- Try it:
Below are the records; extract from them the line containing "THE NORTH FACE" to the line containing "高雄苓雅區早餐 丁家豆漿店-傳統外省口味早餐店,便宜又實在", both lines included, exactly and with no pictures.

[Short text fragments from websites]
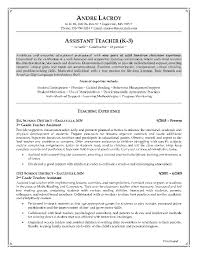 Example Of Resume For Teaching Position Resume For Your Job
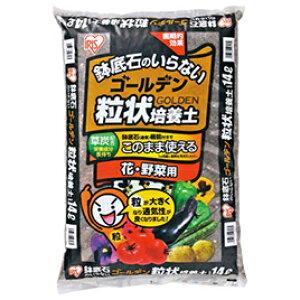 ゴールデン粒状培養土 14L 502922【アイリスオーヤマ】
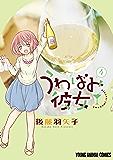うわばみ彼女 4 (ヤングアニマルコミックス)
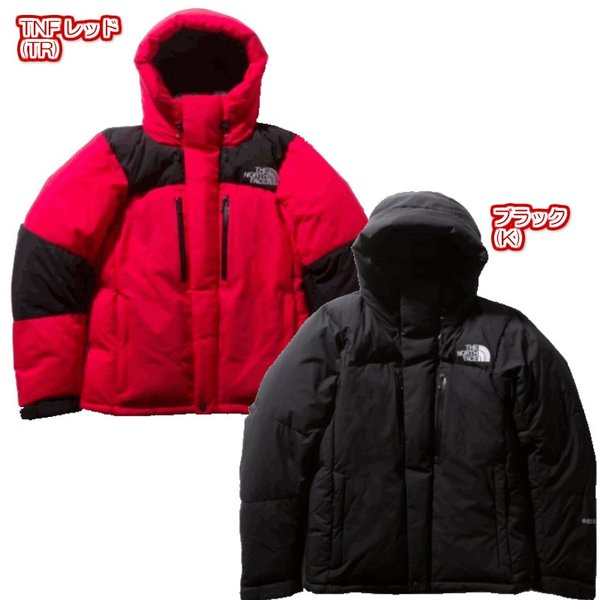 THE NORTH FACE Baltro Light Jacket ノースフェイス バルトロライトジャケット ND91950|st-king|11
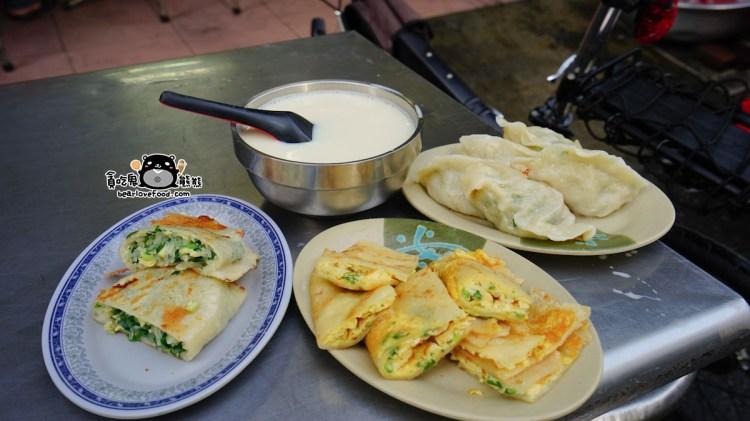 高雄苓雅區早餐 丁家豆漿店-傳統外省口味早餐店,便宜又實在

...

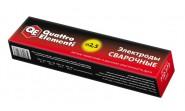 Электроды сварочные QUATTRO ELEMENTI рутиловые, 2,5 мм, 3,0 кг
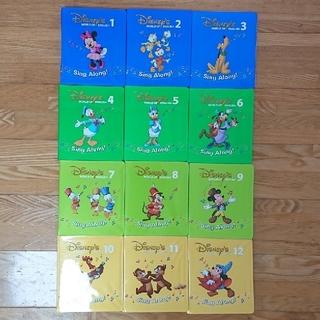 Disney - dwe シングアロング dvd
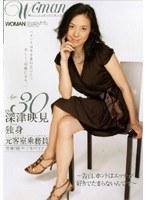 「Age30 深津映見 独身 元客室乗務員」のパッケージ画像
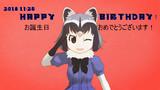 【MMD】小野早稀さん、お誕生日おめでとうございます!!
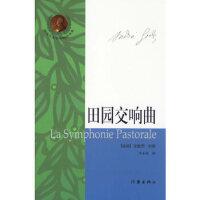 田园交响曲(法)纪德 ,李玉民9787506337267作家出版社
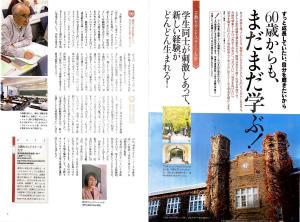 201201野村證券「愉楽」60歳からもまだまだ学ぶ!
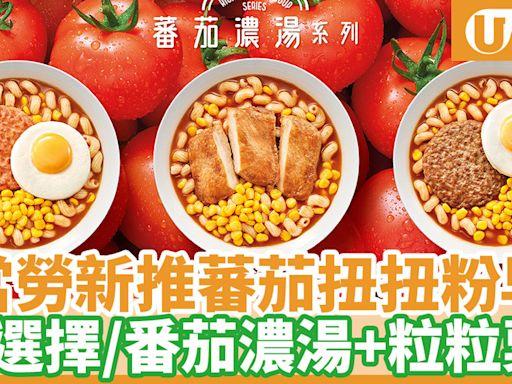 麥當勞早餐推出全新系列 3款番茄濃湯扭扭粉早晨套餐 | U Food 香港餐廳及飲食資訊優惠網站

- Reply:
 THE NORTH FACE Baltro Light Jacket ノースフェイス バルトロライトジャケット ND91950|st-king|11
 高雄苓雅區早餐 丁家豆漿店-傳統外省口味早餐店,便宜又實在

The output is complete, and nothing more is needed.